Challenge:
Reproduce only the lines from the line containing "In what sequence do" to the end of the entries below, including both of those lines.

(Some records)
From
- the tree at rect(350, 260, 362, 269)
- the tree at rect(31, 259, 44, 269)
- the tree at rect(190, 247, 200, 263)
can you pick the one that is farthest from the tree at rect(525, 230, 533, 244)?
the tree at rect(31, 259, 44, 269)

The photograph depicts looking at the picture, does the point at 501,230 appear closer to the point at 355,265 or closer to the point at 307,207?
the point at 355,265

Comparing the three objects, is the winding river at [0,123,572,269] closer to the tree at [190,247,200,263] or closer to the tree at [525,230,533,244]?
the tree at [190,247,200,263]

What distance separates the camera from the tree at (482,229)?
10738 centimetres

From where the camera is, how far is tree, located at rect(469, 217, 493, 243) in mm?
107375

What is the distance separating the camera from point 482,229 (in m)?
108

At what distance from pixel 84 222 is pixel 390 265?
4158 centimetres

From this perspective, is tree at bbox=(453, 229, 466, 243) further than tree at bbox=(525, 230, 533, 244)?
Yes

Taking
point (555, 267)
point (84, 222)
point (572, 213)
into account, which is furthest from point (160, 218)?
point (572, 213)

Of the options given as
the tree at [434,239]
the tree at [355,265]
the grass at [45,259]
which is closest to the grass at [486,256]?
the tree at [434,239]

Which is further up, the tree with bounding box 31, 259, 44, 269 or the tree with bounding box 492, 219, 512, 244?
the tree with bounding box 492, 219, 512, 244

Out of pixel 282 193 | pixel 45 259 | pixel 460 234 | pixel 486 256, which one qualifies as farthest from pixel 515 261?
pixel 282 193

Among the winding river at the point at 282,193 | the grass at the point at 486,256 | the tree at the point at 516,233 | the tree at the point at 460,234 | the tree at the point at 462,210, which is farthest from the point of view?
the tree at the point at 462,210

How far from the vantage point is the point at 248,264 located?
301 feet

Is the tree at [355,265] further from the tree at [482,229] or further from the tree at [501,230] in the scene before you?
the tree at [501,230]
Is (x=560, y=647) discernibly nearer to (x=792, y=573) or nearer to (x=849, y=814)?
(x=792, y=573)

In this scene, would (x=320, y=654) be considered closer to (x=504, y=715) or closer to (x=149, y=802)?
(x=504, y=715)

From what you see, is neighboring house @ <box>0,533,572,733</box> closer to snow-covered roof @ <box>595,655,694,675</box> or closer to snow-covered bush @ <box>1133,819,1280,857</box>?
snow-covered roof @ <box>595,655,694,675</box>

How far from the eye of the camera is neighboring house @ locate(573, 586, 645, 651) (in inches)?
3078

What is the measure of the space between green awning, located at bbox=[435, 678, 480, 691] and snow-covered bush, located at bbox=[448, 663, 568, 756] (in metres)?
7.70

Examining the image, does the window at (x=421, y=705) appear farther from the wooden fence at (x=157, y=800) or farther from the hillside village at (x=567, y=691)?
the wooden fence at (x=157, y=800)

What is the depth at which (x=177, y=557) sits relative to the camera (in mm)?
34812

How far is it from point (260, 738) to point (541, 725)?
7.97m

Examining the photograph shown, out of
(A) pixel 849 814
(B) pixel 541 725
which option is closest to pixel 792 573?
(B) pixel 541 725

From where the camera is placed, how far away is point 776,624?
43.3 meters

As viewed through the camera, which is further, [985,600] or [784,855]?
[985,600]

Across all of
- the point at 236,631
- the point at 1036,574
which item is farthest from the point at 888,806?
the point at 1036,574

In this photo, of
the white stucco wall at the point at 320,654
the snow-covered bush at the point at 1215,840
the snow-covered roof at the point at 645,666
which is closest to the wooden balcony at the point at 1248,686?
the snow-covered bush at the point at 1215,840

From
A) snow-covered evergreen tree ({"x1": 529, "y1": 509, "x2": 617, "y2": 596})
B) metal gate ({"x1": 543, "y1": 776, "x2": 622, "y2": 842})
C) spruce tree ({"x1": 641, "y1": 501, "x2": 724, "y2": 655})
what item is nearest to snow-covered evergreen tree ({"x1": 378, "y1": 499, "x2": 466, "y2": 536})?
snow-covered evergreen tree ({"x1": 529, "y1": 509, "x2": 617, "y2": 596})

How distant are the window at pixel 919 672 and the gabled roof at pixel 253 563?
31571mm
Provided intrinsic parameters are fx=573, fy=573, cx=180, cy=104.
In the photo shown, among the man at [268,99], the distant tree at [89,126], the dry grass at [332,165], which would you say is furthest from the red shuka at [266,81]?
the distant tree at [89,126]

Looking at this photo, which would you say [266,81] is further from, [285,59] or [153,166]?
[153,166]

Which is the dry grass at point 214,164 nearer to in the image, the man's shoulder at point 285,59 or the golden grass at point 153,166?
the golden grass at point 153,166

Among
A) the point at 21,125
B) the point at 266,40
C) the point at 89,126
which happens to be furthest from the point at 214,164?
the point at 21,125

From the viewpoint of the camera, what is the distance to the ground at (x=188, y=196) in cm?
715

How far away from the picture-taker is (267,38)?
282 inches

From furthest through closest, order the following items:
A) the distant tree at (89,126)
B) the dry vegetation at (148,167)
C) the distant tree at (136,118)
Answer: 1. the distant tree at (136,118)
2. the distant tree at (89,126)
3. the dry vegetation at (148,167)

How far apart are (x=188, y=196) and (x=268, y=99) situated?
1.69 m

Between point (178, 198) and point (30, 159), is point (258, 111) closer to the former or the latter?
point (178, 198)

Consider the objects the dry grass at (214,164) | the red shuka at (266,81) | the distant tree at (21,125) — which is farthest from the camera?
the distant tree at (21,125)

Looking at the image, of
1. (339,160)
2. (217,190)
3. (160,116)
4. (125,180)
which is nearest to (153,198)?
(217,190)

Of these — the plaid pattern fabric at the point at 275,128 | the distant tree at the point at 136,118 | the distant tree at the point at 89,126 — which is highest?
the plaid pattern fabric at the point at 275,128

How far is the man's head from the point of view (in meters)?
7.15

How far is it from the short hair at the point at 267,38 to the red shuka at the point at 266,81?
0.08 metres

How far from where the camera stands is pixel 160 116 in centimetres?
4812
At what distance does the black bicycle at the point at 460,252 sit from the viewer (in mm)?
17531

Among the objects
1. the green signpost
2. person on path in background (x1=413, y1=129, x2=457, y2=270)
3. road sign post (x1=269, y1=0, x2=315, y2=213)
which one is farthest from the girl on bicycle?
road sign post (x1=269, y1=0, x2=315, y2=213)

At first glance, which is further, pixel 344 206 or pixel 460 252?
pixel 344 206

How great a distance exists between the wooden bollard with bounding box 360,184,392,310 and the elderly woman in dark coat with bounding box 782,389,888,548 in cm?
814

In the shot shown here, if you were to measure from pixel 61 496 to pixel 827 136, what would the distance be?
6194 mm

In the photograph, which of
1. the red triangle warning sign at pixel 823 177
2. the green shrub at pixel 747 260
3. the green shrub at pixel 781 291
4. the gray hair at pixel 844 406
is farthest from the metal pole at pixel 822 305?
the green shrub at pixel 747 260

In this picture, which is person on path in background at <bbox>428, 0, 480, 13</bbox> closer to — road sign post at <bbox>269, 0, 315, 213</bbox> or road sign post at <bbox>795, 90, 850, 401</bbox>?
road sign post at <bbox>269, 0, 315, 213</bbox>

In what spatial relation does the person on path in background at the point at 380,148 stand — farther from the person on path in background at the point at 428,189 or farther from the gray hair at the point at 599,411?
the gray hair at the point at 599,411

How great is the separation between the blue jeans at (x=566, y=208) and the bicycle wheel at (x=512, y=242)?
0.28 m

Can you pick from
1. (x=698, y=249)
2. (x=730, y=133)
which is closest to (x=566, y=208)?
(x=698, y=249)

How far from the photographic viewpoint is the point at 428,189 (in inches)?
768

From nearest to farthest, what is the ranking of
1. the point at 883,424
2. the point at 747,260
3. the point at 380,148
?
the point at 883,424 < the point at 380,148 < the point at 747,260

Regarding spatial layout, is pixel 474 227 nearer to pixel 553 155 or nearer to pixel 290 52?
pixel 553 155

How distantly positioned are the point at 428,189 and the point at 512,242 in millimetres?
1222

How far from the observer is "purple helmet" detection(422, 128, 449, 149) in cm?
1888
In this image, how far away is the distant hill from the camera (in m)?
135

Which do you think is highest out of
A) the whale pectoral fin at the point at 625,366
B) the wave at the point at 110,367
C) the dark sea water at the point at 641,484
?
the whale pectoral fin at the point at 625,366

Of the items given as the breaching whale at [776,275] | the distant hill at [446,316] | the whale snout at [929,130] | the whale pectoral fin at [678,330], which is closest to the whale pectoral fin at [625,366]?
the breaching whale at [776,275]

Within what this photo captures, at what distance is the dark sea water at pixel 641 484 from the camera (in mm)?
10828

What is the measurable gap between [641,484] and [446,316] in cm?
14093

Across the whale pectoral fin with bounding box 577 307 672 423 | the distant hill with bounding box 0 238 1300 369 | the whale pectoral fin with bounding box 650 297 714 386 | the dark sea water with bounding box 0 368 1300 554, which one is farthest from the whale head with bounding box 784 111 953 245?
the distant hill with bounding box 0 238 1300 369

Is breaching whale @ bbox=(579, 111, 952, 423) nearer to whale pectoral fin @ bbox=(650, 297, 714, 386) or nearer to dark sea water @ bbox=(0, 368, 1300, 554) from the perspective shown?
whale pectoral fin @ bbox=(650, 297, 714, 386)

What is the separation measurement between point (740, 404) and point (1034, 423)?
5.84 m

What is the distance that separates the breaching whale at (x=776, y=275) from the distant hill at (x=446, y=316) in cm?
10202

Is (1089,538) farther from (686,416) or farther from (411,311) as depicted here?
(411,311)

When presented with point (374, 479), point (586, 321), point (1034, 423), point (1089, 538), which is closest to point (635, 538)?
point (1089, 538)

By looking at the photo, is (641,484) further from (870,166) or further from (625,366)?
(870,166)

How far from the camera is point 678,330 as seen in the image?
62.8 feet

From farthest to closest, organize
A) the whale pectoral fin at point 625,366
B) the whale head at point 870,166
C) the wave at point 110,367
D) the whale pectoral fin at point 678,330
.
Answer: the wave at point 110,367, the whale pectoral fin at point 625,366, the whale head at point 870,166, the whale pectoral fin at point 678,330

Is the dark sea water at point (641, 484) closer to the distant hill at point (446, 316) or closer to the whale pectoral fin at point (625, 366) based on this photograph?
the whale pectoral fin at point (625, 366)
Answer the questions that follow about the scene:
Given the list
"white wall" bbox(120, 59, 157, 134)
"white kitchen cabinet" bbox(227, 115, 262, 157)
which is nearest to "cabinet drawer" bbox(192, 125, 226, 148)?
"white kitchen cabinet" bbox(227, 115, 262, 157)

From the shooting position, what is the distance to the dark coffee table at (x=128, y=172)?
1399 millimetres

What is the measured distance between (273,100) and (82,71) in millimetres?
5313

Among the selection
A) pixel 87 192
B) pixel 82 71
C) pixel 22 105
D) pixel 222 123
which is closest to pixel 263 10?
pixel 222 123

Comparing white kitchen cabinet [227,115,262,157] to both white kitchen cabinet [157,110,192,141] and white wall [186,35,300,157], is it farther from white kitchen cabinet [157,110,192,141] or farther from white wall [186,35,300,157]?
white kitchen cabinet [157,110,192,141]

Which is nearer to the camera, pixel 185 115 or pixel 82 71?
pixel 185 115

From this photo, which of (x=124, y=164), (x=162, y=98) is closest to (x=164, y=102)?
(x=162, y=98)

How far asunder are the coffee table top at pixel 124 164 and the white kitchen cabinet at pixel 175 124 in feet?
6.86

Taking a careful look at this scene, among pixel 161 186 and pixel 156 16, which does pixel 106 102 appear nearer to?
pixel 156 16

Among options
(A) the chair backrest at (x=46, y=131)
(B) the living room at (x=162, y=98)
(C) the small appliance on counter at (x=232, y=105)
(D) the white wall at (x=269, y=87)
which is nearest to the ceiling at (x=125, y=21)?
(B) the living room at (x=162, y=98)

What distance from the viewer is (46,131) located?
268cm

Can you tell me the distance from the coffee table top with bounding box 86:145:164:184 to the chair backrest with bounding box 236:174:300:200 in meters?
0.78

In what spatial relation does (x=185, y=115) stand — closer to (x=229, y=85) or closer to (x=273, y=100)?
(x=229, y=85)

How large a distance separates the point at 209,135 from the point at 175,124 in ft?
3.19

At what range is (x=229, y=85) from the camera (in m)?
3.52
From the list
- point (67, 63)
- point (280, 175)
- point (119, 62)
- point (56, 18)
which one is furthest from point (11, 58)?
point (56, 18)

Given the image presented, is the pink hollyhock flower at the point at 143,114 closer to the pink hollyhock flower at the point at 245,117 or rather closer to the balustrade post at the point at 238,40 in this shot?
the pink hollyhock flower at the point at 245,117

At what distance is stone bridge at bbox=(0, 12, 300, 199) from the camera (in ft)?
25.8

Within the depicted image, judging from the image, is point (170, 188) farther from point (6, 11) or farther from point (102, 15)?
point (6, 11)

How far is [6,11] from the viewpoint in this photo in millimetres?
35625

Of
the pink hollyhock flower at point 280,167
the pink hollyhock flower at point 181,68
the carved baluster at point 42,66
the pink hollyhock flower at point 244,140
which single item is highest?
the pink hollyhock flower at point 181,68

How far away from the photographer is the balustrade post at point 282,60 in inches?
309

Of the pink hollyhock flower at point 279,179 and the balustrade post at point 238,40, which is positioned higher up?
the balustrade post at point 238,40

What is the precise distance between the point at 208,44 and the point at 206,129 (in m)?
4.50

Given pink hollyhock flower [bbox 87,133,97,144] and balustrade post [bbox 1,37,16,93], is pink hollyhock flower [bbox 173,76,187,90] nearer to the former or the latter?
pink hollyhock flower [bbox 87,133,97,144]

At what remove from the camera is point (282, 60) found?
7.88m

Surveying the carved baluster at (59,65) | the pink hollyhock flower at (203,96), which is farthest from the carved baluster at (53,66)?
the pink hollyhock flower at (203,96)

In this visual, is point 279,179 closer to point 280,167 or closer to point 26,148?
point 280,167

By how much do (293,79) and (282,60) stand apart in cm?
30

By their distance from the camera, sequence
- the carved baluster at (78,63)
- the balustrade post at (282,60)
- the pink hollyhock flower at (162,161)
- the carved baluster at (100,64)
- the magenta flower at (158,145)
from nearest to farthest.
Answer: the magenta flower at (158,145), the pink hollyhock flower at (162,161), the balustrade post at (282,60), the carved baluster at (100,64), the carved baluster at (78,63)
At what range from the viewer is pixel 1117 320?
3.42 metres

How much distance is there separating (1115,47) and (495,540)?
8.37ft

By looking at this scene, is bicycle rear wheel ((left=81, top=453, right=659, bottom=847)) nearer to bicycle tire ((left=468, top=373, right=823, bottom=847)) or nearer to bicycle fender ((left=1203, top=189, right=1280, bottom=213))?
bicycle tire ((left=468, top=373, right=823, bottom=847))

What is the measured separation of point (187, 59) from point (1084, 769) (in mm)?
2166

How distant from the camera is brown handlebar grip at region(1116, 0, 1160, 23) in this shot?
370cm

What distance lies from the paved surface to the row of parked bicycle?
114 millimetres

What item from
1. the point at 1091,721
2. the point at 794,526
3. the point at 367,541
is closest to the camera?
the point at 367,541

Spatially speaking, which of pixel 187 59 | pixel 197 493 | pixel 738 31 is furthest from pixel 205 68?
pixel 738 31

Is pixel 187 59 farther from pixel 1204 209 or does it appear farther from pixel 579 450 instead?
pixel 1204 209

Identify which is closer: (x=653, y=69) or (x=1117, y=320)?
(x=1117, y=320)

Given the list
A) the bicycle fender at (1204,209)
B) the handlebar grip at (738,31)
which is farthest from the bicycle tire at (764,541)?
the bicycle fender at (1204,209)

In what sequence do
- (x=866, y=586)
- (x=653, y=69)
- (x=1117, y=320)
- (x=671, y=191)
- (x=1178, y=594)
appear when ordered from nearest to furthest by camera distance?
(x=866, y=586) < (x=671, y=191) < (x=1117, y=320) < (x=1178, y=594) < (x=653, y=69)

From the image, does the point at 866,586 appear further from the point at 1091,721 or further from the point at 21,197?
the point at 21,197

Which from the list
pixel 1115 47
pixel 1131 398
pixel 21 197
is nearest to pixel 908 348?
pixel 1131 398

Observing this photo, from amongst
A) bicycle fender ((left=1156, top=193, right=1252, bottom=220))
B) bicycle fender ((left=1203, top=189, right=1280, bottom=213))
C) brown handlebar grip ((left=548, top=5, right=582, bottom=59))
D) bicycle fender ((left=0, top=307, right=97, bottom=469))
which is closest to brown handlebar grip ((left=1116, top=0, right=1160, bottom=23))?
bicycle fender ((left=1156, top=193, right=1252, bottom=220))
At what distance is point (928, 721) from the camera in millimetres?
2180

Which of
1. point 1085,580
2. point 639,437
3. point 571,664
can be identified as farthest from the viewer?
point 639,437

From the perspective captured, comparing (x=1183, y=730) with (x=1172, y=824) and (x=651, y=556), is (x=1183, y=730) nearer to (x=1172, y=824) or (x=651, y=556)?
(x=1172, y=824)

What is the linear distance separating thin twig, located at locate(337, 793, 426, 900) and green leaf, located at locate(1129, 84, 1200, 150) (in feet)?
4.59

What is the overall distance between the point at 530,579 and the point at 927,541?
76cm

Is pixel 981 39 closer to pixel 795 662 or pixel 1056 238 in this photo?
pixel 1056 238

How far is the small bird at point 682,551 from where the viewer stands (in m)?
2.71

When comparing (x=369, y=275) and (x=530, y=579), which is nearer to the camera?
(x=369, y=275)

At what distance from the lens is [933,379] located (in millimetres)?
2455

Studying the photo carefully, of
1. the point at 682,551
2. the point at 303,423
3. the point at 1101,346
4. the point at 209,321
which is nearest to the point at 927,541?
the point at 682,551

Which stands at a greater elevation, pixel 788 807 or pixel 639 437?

Exercise solution:
In what sequence do
- (x=866, y=586)
- (x=653, y=69)
- (x=1117, y=320)
- (x=671, y=191)
- (x=1178, y=594)
appear when ordered from nearest to furthest by camera distance?
(x=866, y=586) < (x=671, y=191) < (x=1117, y=320) < (x=1178, y=594) < (x=653, y=69)

From the image, does the point at 866,586 appear further from the point at 1091,721 or further from the point at 21,197?
the point at 21,197

Which from the list
pixel 1115 47
pixel 1131 398
pixel 21 197
is nearest to pixel 908 348?
pixel 1131 398

Observing this photo, from amongst
A) bicycle fender ((left=1156, top=193, right=1252, bottom=220))
B) bicycle fender ((left=1203, top=189, right=1280, bottom=213))
C) brown handlebar grip ((left=548, top=5, right=582, bottom=59))
D) bicycle fender ((left=0, top=307, right=97, bottom=469))
which is closest to brown handlebar grip ((left=1116, top=0, right=1160, bottom=23))?
bicycle fender ((left=1156, top=193, right=1252, bottom=220))
At what distance is point (928, 721) from the camera in millimetres?
2180

Which of
1. point 1085,580
2. point 639,437
3. point 571,664
can be identified as farthest from the viewer?
point 639,437

From the perspective captured, comparing (x=1183, y=730) with (x=1172, y=824) and (x=651, y=556), is (x=1183, y=730) nearer to (x=1172, y=824) or (x=651, y=556)?
(x=1172, y=824)

What is the linear distance separating thin twig, located at locate(337, 793, 426, 900) and green leaf, located at locate(1129, 84, 1200, 150) (in feet)?
4.59

What is the overall distance between the point at 530,579 and the point at 927,541?
76cm

Is pixel 981 39 closer to pixel 795 662 or pixel 1056 238 in this photo?
pixel 1056 238

How far is the small bird at point 682,551 from where the viewer stands (in m)?
2.71

When comparing (x=369, y=275) and (x=530, y=579), which is nearer to the camera?
(x=369, y=275)

At what distance from the lens is [933,379] located (in millimetres)?
2455

Studying the photo carefully, of
1. the point at 682,551
2. the point at 303,423
3. the point at 1101,346
4. the point at 209,321
which is nearest to the point at 927,541?
the point at 682,551

Which stands at a greater elevation, pixel 788 807 or pixel 639 437?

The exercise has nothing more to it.